Aspirin is an NSAID with anti-inflammatory and antioxidant properties. Some experimental animal studies suggest aspirin might even have protective effects against autism-like symptoms induced by certain toxins during pregnancy. For example, a 2023 study using a rat model of autism induced by valproic acid (VPA) found that aspirin treatment improved social behavior, cognition, and reduced oxidative stress markers in offspring, suggesting a potential therapeutic role rather than harm from aspirin exposure in pregnancy[2]. However, this is an animal study and does not directly translate to human pregnancy safety or autism risk.

In contrast, acetaminophen (paracetamol), which is commonly used during pregnancy for pain and fever, has been the subject of ongoing debate. Some epidemiological studies have suggested an association between prolonged or chronic acetaminophen use during pregnancy and increased risk of neurodevelopmental disorders including autism and ADHD. However, these findings are inconsistent, and no causal relationship has been established. The FDA recently acknowledged this possible association and is considering label changes to inform physicians and patients, but also emphasizes that acetaminophen remains the safest over-the-counter option for pain and fever in pregnancy compared to aspirin or ibuprofen, which have known fetal risks[3][4][1].

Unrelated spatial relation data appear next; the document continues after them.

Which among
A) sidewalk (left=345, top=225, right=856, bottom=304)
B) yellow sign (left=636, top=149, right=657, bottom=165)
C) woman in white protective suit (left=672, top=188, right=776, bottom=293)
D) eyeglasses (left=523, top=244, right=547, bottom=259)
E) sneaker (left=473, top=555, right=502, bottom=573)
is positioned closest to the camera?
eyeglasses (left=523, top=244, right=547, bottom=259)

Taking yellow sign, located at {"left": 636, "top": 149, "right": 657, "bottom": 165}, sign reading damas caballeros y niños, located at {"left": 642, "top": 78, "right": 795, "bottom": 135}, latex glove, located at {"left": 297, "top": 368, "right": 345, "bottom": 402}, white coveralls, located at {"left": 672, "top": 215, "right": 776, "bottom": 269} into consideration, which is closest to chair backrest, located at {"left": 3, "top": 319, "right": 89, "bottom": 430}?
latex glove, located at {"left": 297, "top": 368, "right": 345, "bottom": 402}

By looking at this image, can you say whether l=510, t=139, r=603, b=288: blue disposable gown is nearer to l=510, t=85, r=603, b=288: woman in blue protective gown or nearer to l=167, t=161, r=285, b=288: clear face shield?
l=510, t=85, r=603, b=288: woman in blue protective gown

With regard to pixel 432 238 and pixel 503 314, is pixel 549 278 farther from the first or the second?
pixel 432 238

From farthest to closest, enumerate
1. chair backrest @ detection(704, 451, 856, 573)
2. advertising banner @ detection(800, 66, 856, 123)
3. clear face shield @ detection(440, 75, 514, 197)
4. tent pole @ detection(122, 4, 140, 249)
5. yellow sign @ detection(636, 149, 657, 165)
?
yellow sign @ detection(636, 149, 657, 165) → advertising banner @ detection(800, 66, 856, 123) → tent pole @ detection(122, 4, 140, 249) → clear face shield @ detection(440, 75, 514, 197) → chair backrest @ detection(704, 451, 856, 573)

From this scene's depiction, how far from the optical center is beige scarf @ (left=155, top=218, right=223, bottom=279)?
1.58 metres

The UK Teratology Information Service and other expert bodies maintain that effective management of maternal pain and fever is important for fetal and maternal health, and paracetamol remains the recommended treatment during pregnancy. NSAIDs like aspirin are generally avoided, especially in later pregnancy, due to risks such as premature closure of the fetal ductus arteriosus and other complications, but these risks are not linked to autism[1].

In summary, while acetaminophen use during pregnancy is under scrutiny for a possible association with autism, **aspirin has not been shown to increase autism risk and may have antioxidant benefits in experimental models**. Nonetheless, aspirin is not routinely recommended during pregnancy due to other fetal risks unrelated to autism. Pregnant women should always consult healthcare providers before using any medication.

**Sources:**

[1] UK Teratology Information Service, MacDonald Obstetric Medicine Society, British Maternal and Fetal Medicine Society joint statement on paracetamol use in pregnancy and autism, 2025.

[2] PubMed Central: Aspirin’s role in reducing oxidative stress and improving autism-like symptoms in a rat model, 2023.

[3] FDA Notice to Physicians on Acetaminophen Use During Pregnancy, September 2025.

[4] FDA Press Announcement on Possible Association Between Autism and Acetaminophen Use During Pregnancy, 2025.